The remains were found in October when authorities were excavating the Black section of Oaklawn Cemetery as part of the investigation into a search for mass graves that may be connected to the massacre. But they were left in the ground until city officials received permission from a judge to exhume them for forensic analysis.
In June, after the excavation was resumed, scientists discovered 35 coffins in the unmarked mass grave. The remains of 19 people were sent to a science lab on site, not far from the mass grave. So far, officials said they have completed preliminary analysis on nine of those human remains.
”Five of those nine were juveniles,” said Phoebe Stubblefield, the lead forensic anthropologist working on the investigation. “The remaining four are adults. One was an older female. The other were adults, who range in age from 30s to their 40s.”

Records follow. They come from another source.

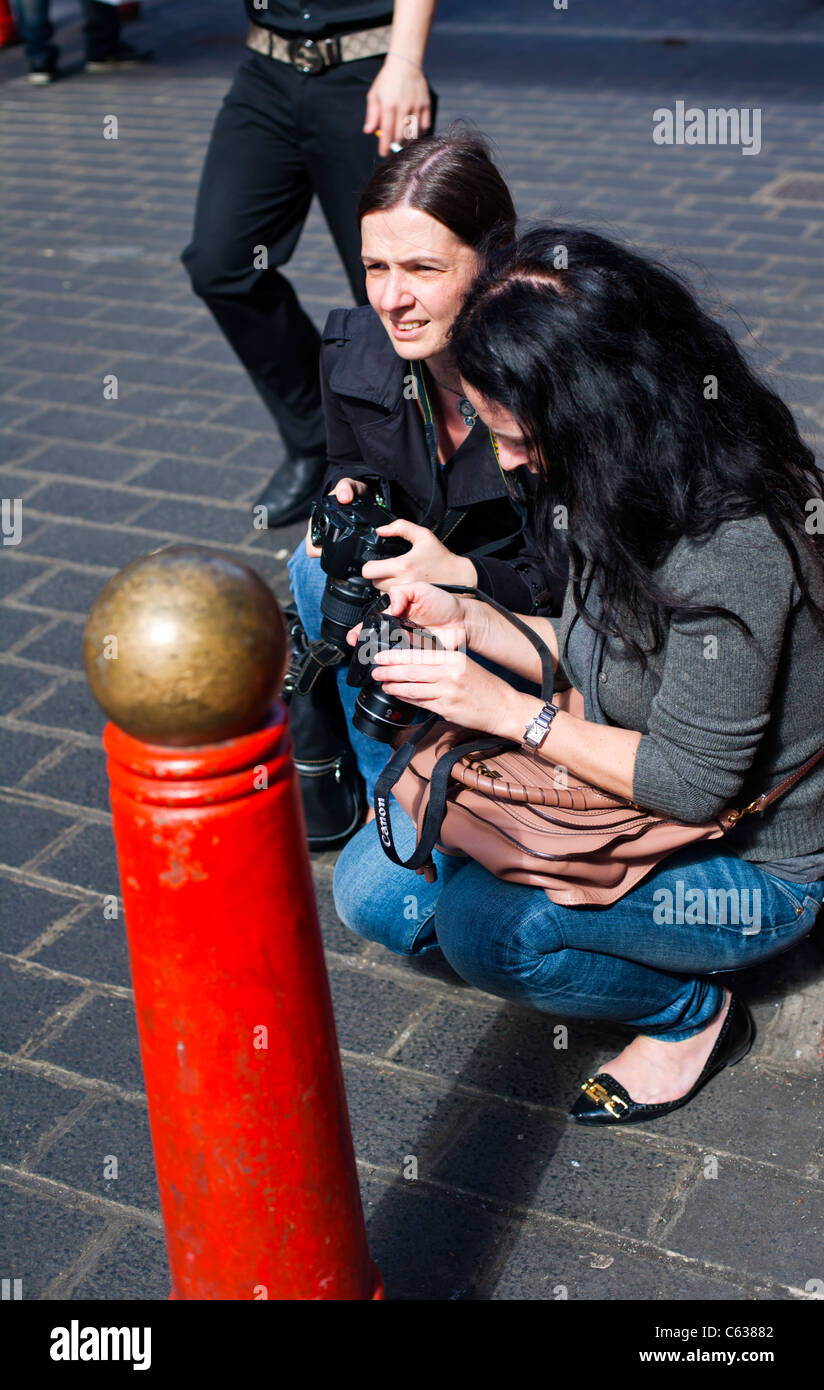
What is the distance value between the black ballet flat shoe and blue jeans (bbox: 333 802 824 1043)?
3.0 inches

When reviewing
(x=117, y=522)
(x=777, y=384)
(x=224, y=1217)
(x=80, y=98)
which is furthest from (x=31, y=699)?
(x=80, y=98)

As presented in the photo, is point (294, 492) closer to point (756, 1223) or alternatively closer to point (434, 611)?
point (434, 611)

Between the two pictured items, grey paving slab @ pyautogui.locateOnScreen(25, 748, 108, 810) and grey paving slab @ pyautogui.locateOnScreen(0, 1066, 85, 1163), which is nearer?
grey paving slab @ pyautogui.locateOnScreen(0, 1066, 85, 1163)

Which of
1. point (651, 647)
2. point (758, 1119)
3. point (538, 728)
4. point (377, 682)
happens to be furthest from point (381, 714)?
point (758, 1119)

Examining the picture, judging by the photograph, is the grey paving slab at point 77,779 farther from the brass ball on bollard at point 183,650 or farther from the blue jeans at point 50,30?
the blue jeans at point 50,30

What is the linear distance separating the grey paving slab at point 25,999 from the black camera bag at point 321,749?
0.61m

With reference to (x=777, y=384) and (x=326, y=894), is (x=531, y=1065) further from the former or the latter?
(x=777, y=384)

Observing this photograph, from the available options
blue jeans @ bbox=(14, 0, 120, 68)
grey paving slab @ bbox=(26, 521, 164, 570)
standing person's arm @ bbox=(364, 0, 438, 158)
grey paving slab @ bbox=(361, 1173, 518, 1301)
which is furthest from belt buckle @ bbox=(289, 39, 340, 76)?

Stubblefield said the analysis has also looked for clues on race. “Ancestry so far, when we can detect it, has been of African descent,” Stubblefield said. “We are looking for features … determining ancestry by the shape of the skull.”

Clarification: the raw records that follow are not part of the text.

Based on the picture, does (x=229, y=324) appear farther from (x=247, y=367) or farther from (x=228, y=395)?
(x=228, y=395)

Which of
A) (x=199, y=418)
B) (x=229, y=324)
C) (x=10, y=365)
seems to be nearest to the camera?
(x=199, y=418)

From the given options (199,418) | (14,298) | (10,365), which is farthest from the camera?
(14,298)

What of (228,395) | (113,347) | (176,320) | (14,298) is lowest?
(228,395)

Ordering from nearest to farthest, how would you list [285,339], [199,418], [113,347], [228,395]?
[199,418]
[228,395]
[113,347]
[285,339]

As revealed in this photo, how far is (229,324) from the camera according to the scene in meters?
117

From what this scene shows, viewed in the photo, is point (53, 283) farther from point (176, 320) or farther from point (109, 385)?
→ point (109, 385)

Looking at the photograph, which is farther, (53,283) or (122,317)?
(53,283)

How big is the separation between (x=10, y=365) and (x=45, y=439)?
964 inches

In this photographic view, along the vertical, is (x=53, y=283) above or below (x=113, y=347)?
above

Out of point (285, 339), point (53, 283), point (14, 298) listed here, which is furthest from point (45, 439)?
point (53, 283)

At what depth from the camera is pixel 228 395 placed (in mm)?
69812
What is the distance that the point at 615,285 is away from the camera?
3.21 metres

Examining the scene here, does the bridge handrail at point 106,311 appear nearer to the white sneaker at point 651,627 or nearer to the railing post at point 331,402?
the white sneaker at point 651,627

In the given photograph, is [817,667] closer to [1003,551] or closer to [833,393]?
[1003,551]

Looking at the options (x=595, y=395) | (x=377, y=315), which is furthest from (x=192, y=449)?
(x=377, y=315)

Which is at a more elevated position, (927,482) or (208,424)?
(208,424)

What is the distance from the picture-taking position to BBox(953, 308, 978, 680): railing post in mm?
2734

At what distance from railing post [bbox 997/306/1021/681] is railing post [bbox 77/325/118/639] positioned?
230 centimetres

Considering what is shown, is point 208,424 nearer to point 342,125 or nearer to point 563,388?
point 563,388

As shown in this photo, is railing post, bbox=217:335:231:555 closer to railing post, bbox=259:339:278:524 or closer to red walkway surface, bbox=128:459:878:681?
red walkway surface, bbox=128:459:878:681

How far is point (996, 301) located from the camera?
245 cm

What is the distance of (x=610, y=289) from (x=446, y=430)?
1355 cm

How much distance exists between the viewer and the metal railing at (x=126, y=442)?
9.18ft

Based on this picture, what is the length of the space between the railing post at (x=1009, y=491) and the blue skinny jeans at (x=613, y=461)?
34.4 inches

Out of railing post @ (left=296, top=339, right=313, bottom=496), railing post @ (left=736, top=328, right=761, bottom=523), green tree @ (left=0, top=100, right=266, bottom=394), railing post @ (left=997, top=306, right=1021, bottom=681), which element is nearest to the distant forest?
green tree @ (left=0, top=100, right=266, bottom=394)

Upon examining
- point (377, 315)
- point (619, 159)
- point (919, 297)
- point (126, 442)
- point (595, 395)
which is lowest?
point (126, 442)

She said one set of the remains examined was that of a Black man who was buried in a plain casket in a section of the city-owned cemetery set aside for indigent residents.
Stubblefield told reporters at a news conference Friday that one man had a bullet still lodged in his left shoulder area.
”He does have associated trauma,” she said. “He has multiple projectile wounds.”
The complete analysis of the remains found in the mass grave may take several weeks. “We still have details to work out on the other males that we did exhume,” Stubblefield said.
Last July, Tulsa officials began digging for mass graves. The first “test excavation” ended without finding human remains, but the city expanded its search. On June 1, the 100th anniversary of the 1921 Tulsa Race Massacre, the city expanded its search for mass graves in Oaklawn and a new pit was excavated in another section of the cemetery.
The remains were found in a section of the cemetery called “Original 18,” where officials believe the bodies of 18 Black massacre victims who had been listed on a funeral home ledger were buried in unmarked graves.
Kristi Williams, a member of the Tulsa Mass Graves Oversight Committee, said she is seeking more answers and awaiting more results. “Right now,” Williams said, “the priority is to find out who these remains belong to and why were they there undocumented.”
Scientists spent the past three weeks mapping the mass gravesite by using machinery to remove the top layer of soil. The scientists have also conducted hand excavation, using metal detectors to screen the soil.
State Archaeologist Kary Stackelbeck said Friday that this phase of the excavation is now complete. She said there were no grave markers at the site and no records indicated that bodies had been buried there.